→ **What needs to be done**
Count the lines in the items below that contain the string "Return". Reply with that number only.

→ **Recorded information**
-------------------------

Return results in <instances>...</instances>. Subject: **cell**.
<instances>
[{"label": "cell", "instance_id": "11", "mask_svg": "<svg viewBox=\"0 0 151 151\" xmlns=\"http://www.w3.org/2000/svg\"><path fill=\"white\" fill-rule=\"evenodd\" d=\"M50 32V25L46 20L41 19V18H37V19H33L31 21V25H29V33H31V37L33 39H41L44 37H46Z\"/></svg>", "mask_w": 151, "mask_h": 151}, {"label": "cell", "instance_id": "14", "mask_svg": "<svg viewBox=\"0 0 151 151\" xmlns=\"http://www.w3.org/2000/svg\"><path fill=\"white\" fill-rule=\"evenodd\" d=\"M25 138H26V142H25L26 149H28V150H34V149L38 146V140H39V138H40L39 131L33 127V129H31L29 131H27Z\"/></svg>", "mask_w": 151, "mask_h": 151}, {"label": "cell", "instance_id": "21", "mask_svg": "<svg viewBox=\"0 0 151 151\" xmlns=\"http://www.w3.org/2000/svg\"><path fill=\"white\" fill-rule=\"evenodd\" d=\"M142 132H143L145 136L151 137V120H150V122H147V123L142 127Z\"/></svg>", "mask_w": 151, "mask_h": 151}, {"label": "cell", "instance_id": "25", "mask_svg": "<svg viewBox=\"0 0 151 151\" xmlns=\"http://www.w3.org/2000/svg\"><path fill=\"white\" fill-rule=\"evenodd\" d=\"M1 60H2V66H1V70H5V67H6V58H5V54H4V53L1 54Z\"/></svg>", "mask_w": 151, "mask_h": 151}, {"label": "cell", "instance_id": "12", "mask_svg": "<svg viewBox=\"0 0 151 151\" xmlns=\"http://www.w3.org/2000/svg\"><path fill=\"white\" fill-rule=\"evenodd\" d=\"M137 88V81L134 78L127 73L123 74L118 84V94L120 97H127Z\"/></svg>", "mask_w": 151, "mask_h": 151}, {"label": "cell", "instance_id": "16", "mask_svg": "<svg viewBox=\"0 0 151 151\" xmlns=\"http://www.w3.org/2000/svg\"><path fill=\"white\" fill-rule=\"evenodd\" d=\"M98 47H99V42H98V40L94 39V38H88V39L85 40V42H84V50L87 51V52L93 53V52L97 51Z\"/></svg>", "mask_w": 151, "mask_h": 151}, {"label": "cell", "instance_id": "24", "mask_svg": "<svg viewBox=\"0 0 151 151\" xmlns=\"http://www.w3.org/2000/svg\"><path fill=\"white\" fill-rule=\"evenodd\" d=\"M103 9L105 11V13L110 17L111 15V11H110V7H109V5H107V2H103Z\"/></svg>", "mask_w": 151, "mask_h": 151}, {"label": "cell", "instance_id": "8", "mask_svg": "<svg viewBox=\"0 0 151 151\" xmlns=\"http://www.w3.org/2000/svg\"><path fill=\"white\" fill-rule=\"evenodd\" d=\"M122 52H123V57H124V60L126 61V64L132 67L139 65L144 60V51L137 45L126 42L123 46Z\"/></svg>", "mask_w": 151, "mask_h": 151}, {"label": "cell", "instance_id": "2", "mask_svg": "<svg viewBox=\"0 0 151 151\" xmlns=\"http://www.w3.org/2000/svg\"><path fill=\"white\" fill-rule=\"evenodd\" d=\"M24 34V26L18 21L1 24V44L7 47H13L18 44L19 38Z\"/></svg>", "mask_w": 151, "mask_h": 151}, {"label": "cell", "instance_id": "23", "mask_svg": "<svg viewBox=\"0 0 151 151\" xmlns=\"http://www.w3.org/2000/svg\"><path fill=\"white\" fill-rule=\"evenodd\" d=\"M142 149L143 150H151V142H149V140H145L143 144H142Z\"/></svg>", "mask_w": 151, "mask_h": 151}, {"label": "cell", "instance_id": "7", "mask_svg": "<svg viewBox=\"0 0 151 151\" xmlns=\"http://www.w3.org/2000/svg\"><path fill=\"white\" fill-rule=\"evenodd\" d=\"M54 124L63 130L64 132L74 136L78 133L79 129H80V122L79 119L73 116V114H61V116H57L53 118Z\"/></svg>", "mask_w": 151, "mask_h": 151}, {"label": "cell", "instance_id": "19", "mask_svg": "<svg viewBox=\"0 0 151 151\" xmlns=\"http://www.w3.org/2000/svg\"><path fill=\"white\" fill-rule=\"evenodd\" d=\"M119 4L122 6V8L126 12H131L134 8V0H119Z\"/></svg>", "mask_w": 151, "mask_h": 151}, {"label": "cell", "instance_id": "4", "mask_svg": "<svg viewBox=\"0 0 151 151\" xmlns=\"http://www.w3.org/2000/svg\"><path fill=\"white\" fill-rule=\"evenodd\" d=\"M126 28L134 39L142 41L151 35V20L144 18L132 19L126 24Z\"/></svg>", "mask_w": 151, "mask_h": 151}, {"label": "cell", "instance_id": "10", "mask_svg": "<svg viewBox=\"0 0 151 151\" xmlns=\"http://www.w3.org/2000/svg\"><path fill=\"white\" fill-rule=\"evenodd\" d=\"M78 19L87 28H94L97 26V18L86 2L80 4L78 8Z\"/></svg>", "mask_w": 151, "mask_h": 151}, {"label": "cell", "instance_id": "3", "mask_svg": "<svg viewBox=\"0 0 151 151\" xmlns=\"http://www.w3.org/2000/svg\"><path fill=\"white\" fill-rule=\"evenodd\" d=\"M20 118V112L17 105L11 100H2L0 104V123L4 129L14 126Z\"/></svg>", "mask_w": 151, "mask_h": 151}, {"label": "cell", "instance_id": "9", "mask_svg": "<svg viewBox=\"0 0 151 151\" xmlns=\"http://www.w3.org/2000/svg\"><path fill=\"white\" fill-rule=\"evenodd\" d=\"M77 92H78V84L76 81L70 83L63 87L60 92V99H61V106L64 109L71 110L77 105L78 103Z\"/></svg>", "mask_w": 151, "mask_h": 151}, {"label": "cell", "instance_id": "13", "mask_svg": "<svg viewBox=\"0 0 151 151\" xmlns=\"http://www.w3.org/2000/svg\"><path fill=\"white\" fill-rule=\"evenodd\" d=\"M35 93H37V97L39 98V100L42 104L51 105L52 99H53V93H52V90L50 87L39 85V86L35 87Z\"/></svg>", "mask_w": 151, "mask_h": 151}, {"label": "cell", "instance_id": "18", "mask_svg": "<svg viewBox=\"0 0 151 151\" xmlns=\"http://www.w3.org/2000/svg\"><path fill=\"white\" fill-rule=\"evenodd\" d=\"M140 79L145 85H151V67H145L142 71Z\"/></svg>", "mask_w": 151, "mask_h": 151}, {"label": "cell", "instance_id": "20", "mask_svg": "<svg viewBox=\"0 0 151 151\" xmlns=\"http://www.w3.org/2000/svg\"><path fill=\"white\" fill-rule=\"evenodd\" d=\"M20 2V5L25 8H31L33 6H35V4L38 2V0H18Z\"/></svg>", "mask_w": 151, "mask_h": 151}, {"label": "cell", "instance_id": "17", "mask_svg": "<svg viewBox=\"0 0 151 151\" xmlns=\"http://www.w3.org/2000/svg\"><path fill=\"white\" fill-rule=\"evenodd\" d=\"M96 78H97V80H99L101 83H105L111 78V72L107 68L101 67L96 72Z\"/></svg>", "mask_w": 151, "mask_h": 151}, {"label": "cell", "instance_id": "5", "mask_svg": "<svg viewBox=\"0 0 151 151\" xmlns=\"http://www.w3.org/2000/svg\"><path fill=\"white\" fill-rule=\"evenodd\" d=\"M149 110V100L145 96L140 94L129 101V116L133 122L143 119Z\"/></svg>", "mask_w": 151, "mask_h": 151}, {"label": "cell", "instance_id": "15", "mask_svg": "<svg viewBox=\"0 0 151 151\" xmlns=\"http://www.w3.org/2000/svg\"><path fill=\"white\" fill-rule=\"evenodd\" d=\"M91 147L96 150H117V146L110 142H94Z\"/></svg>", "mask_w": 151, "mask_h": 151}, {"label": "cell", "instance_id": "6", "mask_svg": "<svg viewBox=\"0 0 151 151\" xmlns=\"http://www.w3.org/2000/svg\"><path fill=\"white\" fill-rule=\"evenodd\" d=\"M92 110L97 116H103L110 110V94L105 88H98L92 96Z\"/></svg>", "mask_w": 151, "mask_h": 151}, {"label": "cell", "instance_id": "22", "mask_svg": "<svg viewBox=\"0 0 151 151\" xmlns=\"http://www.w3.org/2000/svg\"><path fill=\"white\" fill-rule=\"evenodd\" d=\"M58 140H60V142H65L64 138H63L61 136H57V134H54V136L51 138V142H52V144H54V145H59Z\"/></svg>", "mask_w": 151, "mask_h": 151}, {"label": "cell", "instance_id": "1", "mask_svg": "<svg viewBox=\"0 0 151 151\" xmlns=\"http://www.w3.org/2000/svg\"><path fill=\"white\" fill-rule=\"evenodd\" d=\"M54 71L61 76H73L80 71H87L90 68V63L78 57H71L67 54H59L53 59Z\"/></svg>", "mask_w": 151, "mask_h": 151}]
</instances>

-------------------------

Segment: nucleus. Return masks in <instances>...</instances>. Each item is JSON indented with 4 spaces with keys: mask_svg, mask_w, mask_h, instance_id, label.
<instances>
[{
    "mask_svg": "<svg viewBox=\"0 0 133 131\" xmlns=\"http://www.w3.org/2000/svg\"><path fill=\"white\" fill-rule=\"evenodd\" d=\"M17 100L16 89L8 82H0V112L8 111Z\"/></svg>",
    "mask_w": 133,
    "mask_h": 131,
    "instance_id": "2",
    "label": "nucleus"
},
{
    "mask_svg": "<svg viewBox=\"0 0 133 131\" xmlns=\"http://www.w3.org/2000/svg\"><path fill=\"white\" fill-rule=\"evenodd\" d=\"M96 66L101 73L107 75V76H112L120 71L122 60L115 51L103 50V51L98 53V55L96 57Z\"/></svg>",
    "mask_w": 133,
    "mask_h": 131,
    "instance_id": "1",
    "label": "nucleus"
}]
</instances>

-------------------------

→ **Reply to the task**
2